これは打算的な敗北だった。ほんとに屈服したわけじゃない。そう自分に言い聞かせながら、絢斗は彼らが喜びそうなことばを選んで懇願した。
くしゃりと頭を撫でられる。よくできました、いうような手つきに顔をあげると、おだやかな笑みを向けられた。

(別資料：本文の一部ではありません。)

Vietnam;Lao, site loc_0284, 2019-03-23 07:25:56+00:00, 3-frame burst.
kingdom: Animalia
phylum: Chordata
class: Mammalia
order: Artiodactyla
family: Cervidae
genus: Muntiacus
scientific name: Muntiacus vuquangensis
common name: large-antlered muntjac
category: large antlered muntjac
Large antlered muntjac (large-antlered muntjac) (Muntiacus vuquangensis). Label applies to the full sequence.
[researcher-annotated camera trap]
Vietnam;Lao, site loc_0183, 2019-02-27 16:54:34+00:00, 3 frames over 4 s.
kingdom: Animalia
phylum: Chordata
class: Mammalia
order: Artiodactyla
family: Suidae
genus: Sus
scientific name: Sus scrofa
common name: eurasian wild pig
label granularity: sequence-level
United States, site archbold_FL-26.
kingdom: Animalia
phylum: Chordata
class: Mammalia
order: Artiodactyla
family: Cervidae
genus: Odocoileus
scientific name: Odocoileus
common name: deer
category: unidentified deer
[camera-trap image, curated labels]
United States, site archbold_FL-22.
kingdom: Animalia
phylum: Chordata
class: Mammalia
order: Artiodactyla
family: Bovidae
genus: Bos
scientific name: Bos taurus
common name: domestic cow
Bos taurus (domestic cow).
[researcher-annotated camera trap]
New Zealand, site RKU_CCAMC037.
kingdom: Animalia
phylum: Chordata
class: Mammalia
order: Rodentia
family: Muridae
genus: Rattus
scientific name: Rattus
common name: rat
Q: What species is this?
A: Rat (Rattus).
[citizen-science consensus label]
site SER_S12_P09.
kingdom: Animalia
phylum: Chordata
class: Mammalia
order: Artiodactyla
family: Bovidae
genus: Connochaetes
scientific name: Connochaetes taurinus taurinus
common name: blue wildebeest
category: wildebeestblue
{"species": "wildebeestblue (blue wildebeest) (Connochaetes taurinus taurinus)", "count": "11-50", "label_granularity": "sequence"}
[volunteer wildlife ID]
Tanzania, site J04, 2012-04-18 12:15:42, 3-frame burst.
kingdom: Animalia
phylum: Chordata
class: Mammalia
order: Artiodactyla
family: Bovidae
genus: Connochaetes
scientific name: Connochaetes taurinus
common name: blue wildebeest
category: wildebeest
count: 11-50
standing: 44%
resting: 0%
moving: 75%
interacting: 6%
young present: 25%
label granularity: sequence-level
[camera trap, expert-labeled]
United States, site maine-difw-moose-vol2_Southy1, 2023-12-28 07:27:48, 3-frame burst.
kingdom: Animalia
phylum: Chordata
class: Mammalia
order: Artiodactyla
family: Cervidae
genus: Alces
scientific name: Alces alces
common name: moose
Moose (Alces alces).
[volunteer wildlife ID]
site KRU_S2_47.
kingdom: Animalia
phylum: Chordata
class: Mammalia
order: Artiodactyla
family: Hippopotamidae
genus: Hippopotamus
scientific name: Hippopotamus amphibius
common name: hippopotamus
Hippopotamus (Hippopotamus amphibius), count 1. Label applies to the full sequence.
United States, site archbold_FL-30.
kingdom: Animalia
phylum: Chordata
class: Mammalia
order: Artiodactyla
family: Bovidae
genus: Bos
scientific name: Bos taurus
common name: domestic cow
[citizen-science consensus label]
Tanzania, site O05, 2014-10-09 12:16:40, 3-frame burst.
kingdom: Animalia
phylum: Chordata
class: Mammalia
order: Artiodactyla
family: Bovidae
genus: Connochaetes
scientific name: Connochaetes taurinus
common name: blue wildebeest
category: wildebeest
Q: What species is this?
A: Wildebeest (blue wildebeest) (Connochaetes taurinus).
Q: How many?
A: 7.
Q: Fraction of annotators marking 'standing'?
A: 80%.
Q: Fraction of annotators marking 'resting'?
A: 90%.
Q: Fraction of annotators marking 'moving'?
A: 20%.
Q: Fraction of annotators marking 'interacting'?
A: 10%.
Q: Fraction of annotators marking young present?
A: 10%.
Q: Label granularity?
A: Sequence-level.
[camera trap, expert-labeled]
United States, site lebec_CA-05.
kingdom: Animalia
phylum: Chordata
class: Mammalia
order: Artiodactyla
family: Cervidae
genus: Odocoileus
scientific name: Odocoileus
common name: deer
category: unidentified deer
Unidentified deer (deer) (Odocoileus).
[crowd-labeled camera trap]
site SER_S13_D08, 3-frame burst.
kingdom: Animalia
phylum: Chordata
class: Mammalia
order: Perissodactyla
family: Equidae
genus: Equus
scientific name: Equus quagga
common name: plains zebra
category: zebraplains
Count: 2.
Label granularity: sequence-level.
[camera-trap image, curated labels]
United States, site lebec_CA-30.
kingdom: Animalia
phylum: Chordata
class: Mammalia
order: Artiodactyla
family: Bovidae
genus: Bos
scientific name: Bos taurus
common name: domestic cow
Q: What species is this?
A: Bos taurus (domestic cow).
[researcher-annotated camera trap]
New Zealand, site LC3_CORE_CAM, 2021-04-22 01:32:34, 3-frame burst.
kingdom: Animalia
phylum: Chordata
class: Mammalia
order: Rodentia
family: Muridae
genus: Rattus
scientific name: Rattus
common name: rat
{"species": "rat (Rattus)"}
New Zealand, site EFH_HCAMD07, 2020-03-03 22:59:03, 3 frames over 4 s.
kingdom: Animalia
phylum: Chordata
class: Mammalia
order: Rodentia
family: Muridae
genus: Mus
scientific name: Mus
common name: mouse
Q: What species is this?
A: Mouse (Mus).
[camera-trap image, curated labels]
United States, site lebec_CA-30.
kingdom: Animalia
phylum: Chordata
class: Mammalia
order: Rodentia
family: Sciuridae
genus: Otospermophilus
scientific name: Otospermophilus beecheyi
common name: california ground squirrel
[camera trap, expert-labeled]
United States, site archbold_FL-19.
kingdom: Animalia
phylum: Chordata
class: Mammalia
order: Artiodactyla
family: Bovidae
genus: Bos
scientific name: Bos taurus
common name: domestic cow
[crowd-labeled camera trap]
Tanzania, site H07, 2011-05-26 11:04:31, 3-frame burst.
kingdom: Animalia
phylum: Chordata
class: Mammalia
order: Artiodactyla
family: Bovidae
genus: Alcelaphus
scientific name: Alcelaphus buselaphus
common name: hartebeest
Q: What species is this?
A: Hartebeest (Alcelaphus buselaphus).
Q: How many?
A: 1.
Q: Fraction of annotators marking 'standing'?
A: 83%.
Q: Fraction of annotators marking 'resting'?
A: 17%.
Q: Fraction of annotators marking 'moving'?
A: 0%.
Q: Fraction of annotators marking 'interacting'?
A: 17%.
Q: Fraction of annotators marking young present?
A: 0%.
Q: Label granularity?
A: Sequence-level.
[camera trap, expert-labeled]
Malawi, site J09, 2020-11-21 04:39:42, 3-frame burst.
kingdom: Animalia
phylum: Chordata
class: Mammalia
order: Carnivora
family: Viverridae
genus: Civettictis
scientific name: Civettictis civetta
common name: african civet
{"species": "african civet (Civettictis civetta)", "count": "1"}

「あんな生意気言っていて、お咎めなしとかあるとおもう?」
ぐちゅりと筆先が突起に押しつけられた。
「ひ、────!!」
「だから暴れんなって。変なとこについたらそこまで痒くなるぞ」
素早く両胸に痒み剤を塗りつけると、筆先はすぐに離れていった。次の瞬間、ぶわっと新鮮な痒みに襲われる。
「あ゛ああぁ゛……っ!!!」
ぎちりと縄が軋む。
「かいてっ、かいてぇ゛っ、おねがいっ」
「だーめ。もうおしまい。おれたちもはやく絢斗の乳首いじくりたいの我慢してんだから、絢斗も我慢な」
「や゛だぁっ!! やだやだやだッ、もうむりっ、ほんとにむりなんだってばぁ゛……っ!」
チャイムが鳴る。次の授業がはじまる。
最初の十分間はさっきまでのように、からだをできるだけ縮こまらせてこらえていたが、すぐに我慢できなくなって、恥も外聞もなく腰を揺らし、声をあげて刺激をねだった。搔いて、搔いて、と泣き啜る声を無視される。それでも喚いてないと頭が変になりそうで、絢斗は泣き叫びながら何度も懇願を口にした。
授業が終わると、ごめんなさいと叫んだ。
「ご、めんなさ……っ、も、なまいき言わないからぁ゛……っ」
プライドをかなぐり捨てて、無様な謝罪を繰り返したのに、今度は媚薬をたっぷりと塗りつけられた。性的な疼きが倍増する。その時にはもう痒みとも疼きともしれない微弱な電流めいた快感が常に纏わりつくようになってて、なにもされていないのに、まるで性器をしごかれているかのような腰元のビク、ビク、とした断続的な震えが止まらなくなっていた。絢斗は胸を突きだして刺激をねだったが、次は移動教室だからとひとり教室に取り残された。
地獄のような時間だった。
わざと時計が見えない位置に向けさせられて、いまが何時かわからない、あと何分、何秒、耐えつづければいいのかわからない。先行きが見えず、ただただ猛烈な痒みと疼きに向き合うことしかできない時間は、途方もなく長く感じられ、絢斗の精神をすり減らした。
大声で叫べばだれか来てくれるかもしれない。けれど来てくれたとして、たすけてくれるかはわからない。絢斗は汗ばんだ胸の上で哀れに震える突起を掻きむしる妄想で自らを慰めながら、刻一刻と増していく苦悶に啜り泣きつづけた。